君との時間 wraps up the album in quite an uninspired note as well. I think songs like happy days, Can’t get enough ～gimme your love～ and now 君との時間, which are songs I found quite lackluster, would be more enjoyable on their own once I’ve listened to the songs I really love in the album thoroughly, but in the context of the album they don’t sound as brilliant as the other songs. Because delicious way has a such a signature sound to it, I would prefer the last song to be a great celebration of this flavor rather than a ballad almost entirely stripped from the R&B flavor present throughout the record, but that’s only because I know Mai can definitely do better than this!

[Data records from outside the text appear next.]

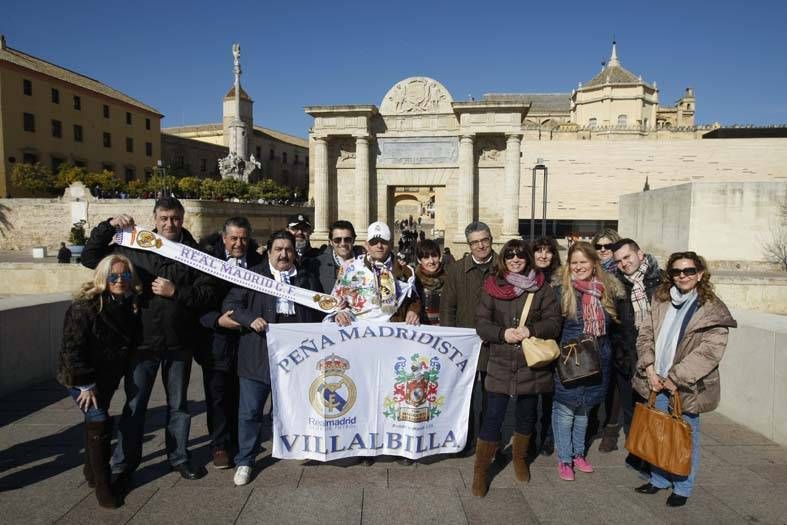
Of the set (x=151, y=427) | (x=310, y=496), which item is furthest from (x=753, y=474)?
(x=151, y=427)

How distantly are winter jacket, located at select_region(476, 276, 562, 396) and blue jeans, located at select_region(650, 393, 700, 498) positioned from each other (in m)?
0.90

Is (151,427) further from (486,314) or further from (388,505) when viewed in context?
(486,314)

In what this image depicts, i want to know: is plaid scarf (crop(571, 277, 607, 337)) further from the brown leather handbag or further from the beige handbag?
the brown leather handbag

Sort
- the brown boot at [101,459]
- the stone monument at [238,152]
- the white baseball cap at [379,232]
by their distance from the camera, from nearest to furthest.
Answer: the brown boot at [101,459], the white baseball cap at [379,232], the stone monument at [238,152]

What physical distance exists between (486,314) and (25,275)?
16.0 meters

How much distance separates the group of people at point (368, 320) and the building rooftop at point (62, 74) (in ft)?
159

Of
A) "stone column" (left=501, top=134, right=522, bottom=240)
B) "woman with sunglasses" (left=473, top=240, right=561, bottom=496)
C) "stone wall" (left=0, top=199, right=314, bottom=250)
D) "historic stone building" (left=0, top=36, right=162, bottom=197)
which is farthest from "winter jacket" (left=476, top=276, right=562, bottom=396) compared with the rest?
"historic stone building" (left=0, top=36, right=162, bottom=197)

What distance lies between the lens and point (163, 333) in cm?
402

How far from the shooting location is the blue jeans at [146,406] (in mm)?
3982

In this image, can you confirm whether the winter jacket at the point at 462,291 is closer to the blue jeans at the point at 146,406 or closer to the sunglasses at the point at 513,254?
the sunglasses at the point at 513,254

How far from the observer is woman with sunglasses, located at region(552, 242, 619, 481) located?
4207 millimetres

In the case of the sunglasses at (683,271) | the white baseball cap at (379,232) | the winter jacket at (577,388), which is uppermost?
the white baseball cap at (379,232)

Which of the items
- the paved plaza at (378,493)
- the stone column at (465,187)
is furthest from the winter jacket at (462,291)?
the stone column at (465,187)

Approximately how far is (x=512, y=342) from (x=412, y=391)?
1008 mm
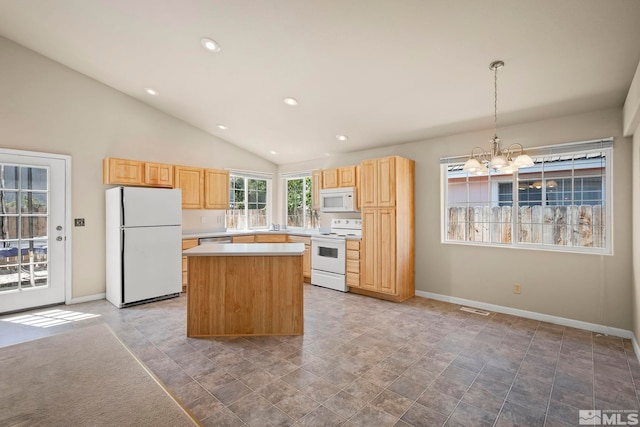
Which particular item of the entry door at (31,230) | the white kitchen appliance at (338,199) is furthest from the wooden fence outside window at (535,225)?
the entry door at (31,230)

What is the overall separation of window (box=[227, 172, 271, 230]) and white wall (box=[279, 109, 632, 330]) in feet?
10.0

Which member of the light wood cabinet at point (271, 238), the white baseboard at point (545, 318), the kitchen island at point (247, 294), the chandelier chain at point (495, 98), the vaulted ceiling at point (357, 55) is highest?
the vaulted ceiling at point (357, 55)

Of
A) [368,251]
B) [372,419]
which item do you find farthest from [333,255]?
[372,419]

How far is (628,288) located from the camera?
10.3 feet

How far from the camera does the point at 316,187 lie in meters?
5.87

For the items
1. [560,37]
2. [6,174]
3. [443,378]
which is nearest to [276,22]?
[560,37]

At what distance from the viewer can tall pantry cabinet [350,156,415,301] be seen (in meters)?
4.38

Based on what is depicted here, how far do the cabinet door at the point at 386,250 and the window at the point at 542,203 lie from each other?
0.86m

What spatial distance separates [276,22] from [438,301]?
4.09m

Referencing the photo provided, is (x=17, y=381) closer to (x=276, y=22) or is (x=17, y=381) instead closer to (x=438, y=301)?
(x=276, y=22)

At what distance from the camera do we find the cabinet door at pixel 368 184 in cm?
462

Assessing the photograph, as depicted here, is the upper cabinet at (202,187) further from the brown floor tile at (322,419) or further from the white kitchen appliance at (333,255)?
the brown floor tile at (322,419)

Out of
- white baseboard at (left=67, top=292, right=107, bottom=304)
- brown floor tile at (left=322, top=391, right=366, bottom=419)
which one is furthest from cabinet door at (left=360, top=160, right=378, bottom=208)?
white baseboard at (left=67, top=292, right=107, bottom=304)

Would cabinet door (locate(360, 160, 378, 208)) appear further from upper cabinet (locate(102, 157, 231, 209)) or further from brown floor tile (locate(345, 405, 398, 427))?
brown floor tile (locate(345, 405, 398, 427))
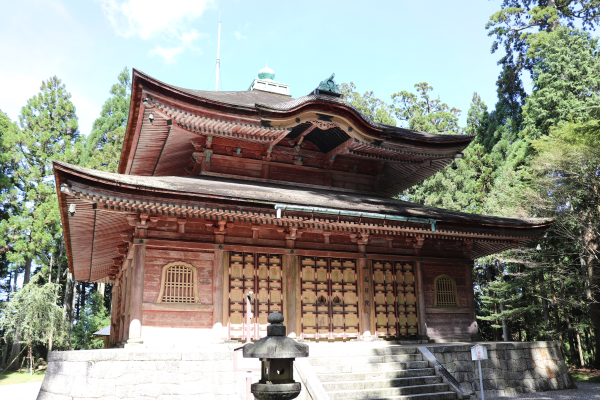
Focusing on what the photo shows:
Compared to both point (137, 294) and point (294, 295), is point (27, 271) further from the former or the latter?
point (294, 295)

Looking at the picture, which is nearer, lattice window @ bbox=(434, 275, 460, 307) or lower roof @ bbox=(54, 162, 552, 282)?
lower roof @ bbox=(54, 162, 552, 282)

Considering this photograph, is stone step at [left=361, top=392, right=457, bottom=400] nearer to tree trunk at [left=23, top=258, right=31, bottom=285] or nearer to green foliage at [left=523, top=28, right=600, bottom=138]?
green foliage at [left=523, top=28, right=600, bottom=138]

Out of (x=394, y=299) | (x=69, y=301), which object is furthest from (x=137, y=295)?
(x=69, y=301)

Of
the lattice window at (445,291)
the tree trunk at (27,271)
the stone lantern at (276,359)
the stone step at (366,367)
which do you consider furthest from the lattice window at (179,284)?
the tree trunk at (27,271)

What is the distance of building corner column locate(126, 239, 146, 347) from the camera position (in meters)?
9.84

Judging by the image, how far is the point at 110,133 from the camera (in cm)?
3400

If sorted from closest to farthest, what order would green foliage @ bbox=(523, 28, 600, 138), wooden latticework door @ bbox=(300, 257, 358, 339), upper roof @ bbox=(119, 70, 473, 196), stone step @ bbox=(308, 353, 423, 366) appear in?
stone step @ bbox=(308, 353, 423, 366), upper roof @ bbox=(119, 70, 473, 196), wooden latticework door @ bbox=(300, 257, 358, 339), green foliage @ bbox=(523, 28, 600, 138)

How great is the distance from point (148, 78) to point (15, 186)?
27821 millimetres

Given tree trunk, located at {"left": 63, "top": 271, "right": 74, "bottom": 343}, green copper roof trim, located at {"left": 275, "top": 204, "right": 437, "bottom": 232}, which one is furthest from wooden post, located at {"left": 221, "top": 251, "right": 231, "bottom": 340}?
tree trunk, located at {"left": 63, "top": 271, "right": 74, "bottom": 343}

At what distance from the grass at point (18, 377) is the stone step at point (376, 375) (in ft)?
71.7

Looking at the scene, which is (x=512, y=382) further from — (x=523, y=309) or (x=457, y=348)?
(x=523, y=309)

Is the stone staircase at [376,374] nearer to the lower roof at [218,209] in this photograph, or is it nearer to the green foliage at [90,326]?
the lower roof at [218,209]

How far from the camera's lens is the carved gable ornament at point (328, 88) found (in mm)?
12834

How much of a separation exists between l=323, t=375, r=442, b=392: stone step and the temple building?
2762 millimetres
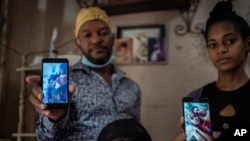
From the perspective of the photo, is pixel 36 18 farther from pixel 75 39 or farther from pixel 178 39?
pixel 178 39

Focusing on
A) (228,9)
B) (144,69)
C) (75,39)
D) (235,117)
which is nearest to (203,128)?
(235,117)

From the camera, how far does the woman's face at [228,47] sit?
474 millimetres

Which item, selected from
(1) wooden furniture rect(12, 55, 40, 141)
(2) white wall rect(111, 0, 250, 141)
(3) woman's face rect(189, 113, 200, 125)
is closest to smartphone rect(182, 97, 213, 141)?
(3) woman's face rect(189, 113, 200, 125)

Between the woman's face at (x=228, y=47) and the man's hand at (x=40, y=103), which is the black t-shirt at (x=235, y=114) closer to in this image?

Overall, delicious way is a very delicate and refreshing album that I really enjoyed! I’ve read a lot about her past competition with Utada, but I don’t see them as rivals in any way when it comes to their debuts… while Mai took a more classic-sounding R&B route, with material that I would expect to hear from Mariah Carey or other iconic American R&B stars, Utada took more of a youthful vision, with material that was influenced by artists such as Aaliyah but material that I couldn’t see any other artist performing, it definitely has somewhat of a Japanese flavor to it as well. Both are really good albums in their own way and I love how they both helped introducing new takes on western R&B to Japan!
Neither album is truly J-Urban, but they’re precious R&B gems!